§ **Information provided**:
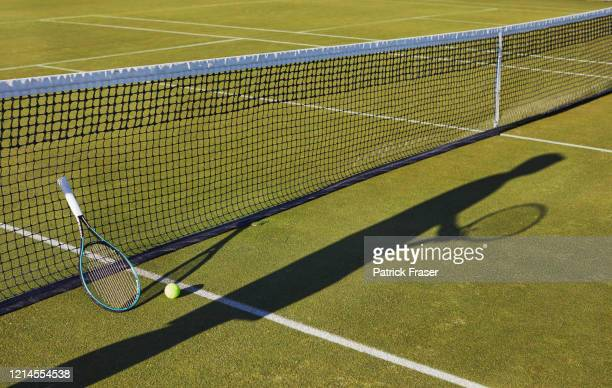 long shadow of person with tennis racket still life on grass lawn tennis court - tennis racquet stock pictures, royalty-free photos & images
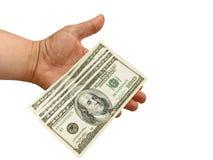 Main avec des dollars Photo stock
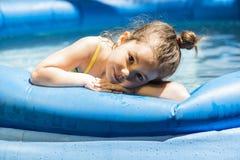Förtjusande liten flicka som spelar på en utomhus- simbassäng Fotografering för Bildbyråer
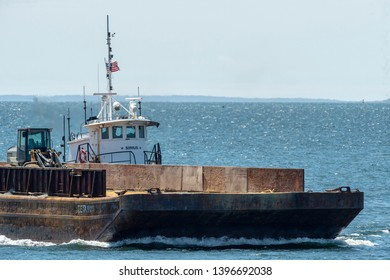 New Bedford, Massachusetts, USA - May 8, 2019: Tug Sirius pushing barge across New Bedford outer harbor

--

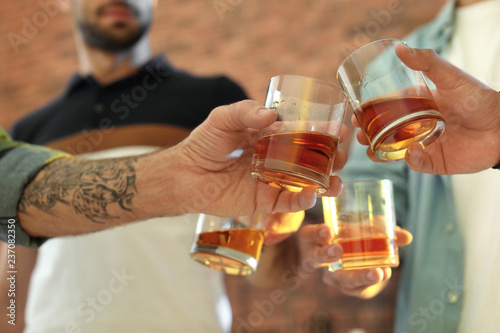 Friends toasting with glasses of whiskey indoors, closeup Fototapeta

§ **Problem to work on**: Copy exactly the lines of the listing above between the one holding "long shadow of" and the one holding "New Bedford, Massachusetts, USA", inclusive; omit all pictures.

§ **Worked solution**:
 long shadow of person with tennis racket still life on grass lawn tennis court - tennis racquet stock pictures, royalty-free photos & images
 Main avec des dollars Photo stock
Förtjusande liten flicka som spelar på en utomhus- simbassäng Fotografering för Bildbyråer
 New Bedford, Massachusetts, USA - May 8, 2019: Tug Sirius pushing barge across New Bedford outer harbor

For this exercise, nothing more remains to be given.